There is nothing more to be recorded of this month, since the only things that seemed to us to have any real importance were just the childishnesses of which I have already given you such amplitude of specimens, until the morning of the last day of May.

The rule of the house was that there was no rule of any sort as regards breakfast. Anybody who came into the dining-room at most hours of the morning would find the breakfast perennials (bread, butter, sugar, milk, the morning paper and marmalade) on the table, and would, on ringing a bell, be given the annuals—i.e., fresh tea and a hot dish. Similarly, anybody who did not come into the dining-room was supposed to be breakfasting either elsewhere or not at all. So on this last morning of May, on coming down, I rang the bell, and read the paper till bacon came. An hour before I had just looked into Helen’s room, and seen that she was still asleep.

The bacon was rather long coming that morning—I try to reconstruct the day exactly as it happened—and I had already skimmed the news, and found there was not any, and in default of it was reading a superb account of the visit of a member of the Royal Family to Naples, who in the afternoon had ‘honoured’ (so said the loyal press) the volcano of Vesuvius with a visit. How gratifying for the immortal principle of fire! One hoped it would not become swollen in the head. This fortunate volcano, whose cone had been blessed——

At the moment I heard a step outside. It was not from the kitchen: it was coming from upstairs, and it came very quickly. Then, instantaneously, terror seized me, for time and place were no longer now and here, but it was the evening when I heard my name called in the garden, and thereafter heard Legs running downstairs. And quickly as the steps came, they seemed to me to go on for ever; yet I had only just time to get up, when there came a fumbling hand on the door, and Helen’s maid came in.

‘If you please, sir, would you send at once,’ she began. ‘The nurse—— ’

There were quicker ways than sending, and next minute I was flying up the road on my bicycle. My mind, as I think must always happen with any mind in such moments, seemed curiously inactive, though somewhere there was inside me a little bit of tissue, so to speak, that agonized, and hoped, and prayed. But for the most I only thought of one thing—that once before I had gone on just the same errand, from this same house, up the same road, to fetch the doctor for her, my dearest friend. O Margery! I go quickly to God and tell Him.... We want Him.

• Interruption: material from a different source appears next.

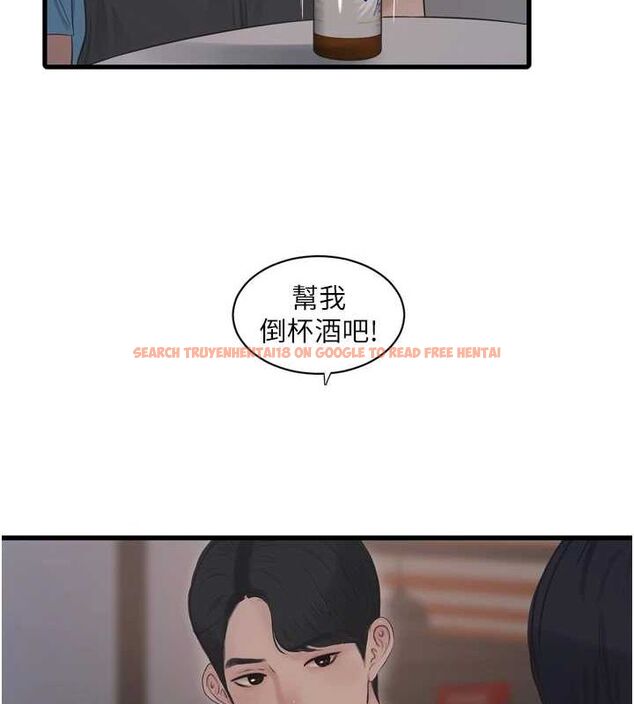 查看漫画水電工日誌 - 第86話-你要瞄準洞口喔♥ - sayhentaiz.net中的3225214图片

And then the tissue that agonized and prayed sank out of sight again, and I was just speeding up the sunny, dusty road, on which, as I got nearer the town, the traffic became denser. Once a butcher’s cart pulled suddenly out into the middle of the road in front of me, and I thought collision was inevitable, except that I knew that it was not possible that I should be stopped when going on such an errand as this, and several times I passed people I knew, yet, though I knew them, their faces were meaningless: they conveyed names, but nothing whatever more. And then—whether very soon or countless ages later, I had no idea—I was at the doctor’s door in the quiet, decorous street, which also was meaningless—neither strange nor familiar, but purely without significance. Everything I saw was detached; nothing had any relation to life, except just one thing: his dog-cart, which was at the door, concerned me.

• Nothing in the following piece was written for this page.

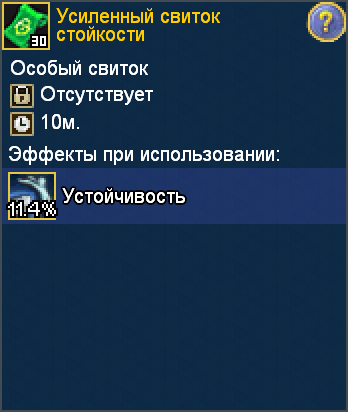 image.png.7e7433e642c539c8e95796f3ddb5ab3b.png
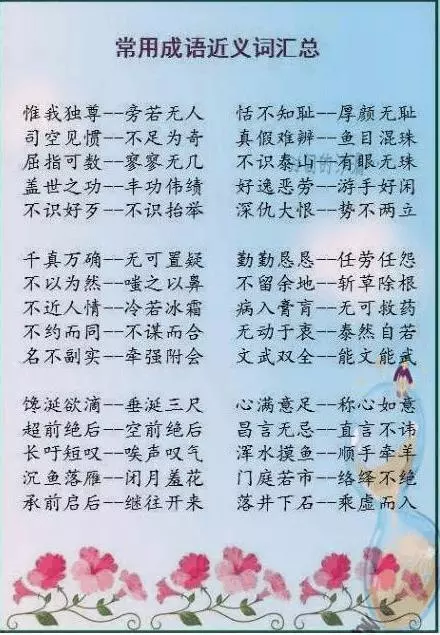 「中小学」218个近义词+325反义词,贴墙上给孩子背!语文次次考100分!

He had not yet started on his rounds, and it was not five minutes before he was ready. He had only to pick up a little bag, into which he put a case of some kind, and something bright, that I turned my eyes from, and a bottle which he wrapped up—it seemed to me very neatly and slowly—which clinked against that which was already in the bag.

Then he turned to me.

‘Now, if you take my advice,’ he said, ‘you won’t come back with me, but will go for a ride on this beautiful morning. You will not see your wife, and for the next hour or so it is not possible that I should have anything to tell you. We don’t want you in the house: we don’t want to be bothered with you.’